People were talking, they were telling stories about this man. Stories about miracles were flashing
through the villages. Jesus had a way of attracting desperate people and he had a way of loving
desperate people. The woman who comes to Jesus in desperation in today’s Gospel is a gentile, a pagan,
from what is now Lebanon. She is not a Jew. She has no “right” to approach a rabbi, a teacher of the
Jewish faith. But she is desperate, maybe she has tried every pagan god already and gotten no relief and
so because her child’s life is in the balance she pushes her way into a place where she does not belong.

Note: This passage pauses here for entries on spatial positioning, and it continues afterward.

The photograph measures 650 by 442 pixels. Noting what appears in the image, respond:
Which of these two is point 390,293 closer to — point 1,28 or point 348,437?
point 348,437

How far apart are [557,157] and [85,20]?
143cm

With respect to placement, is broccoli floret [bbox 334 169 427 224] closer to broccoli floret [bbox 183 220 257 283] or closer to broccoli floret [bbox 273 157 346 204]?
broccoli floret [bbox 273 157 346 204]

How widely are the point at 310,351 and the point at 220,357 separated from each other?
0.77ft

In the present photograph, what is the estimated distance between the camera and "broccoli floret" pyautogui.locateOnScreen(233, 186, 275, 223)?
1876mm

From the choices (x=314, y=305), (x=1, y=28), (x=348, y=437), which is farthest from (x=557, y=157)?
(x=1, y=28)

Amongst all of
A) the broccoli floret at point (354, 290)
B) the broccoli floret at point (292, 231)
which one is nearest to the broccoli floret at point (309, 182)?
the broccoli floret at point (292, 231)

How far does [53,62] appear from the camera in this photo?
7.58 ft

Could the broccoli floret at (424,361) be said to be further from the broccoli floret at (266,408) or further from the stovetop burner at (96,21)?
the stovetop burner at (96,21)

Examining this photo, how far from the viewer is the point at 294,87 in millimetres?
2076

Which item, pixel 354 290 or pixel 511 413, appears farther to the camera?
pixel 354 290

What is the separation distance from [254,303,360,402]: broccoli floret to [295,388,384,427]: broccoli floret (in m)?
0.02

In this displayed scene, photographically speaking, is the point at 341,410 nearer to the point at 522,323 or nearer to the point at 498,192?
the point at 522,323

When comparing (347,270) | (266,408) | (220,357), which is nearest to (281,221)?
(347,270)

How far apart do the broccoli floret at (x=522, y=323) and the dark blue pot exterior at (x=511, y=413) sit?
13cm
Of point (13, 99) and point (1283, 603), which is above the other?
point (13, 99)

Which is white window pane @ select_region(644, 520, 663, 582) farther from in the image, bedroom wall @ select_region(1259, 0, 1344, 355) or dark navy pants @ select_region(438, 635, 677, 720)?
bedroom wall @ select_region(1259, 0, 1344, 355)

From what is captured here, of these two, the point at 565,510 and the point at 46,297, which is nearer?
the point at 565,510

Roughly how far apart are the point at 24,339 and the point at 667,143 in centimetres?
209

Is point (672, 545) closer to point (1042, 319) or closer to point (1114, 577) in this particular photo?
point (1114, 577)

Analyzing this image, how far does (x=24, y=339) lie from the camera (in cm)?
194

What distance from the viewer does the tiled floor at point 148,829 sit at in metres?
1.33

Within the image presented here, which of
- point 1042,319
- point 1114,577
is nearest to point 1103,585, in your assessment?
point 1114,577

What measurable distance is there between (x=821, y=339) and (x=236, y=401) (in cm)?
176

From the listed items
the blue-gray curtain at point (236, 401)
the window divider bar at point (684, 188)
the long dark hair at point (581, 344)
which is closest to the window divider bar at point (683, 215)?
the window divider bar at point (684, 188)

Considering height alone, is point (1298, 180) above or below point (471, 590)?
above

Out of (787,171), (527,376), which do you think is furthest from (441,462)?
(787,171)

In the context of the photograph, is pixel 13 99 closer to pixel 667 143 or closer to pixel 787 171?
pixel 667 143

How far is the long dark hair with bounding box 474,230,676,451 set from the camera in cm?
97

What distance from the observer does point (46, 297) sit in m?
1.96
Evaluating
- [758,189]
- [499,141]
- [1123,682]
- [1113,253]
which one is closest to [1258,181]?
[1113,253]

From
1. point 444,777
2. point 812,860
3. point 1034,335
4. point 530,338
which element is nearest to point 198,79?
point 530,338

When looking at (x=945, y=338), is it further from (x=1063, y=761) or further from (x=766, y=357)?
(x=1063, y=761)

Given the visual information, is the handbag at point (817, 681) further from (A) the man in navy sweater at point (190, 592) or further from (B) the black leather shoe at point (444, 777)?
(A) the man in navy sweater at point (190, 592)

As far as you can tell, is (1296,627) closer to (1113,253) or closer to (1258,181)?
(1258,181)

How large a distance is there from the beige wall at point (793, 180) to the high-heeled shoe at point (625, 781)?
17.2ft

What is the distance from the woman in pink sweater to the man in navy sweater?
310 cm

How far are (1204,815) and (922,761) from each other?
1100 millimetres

And at first Jesus says, NO. He is exhausted; he has been trying to find a place to get away from the
demands of the people. His mission is to Israel and to the Jews not to some poor and worthless gentile
who knows nothing of the faith. And yet, Jesus allows himself to be corrected, to be reminded, “Even
the dogs get the crumbs from the children’s table.” And in this you and I are reminded who this person,
Jesus is, who he “really is.” You and I, gathered together here this morning, are mostly not desperate
people. We are not at the end of our rope, and in need of a miracle. We are mostly the rich and the
privileged and we are reminded by this story that we have a calling if we are to be followers of this
Jesus, who we haven’t known in his earthly life, but who we have heard about, learned about and
admired because of who he REALLY was as he lived his life. This story reminds us who we are REALLY
meant to be. The whole world got this lesson this week in the image of a tiny dead toddler on a far off
beach in a country that most of us will never see. In that picture, despite all the news of all the horrific
things that have happened this summer in the middle east and Europe we are stopped in our tracks,
somewhat like Jesus was, and we remember. We saw on the news cast the different responses from
Hungry and from Germany and from our different political leaders here in Canada. Which one of us
didn’t want to be like the Austrian people holding up signs saying “Welcome to Austria.” People who
handed out candy and food and warm clothes? We ARE a compassionate people and we just need to be
reminded sometimes of that reality. We don’t need to feel guilty that we sometimes forget this, Jesus
forgot as well – if only momentarily. We at our heart want to be all that God would have us be. We want
to be known for the good we do and not for those times when we slip back into selfishness and “rich
people” mode. We can do and be so much more than we are and our faith community is a reminder of
that as well. We don’t do it alone, we have each other, we have God and we have the knowledge that
we are all equally loved and cared for by God – no matter who we are. We just need to keep striving
forward to live up to the name we have as followers of Christ.
Pray with me:
Compassionate God, help us also, in our times of comparative comfort and contentment, to notice and
embrace others whose needs may be greater and whose desperation may be deeper than ours.
Preserve us from drawing boundaries and limits to your love. Stir up in us and in our church a willingness
to reach out to those on the margins, the defeated and the desperate, showing them in word and in
deed that your love is more than enough; your love is a miraculous sign of God with us.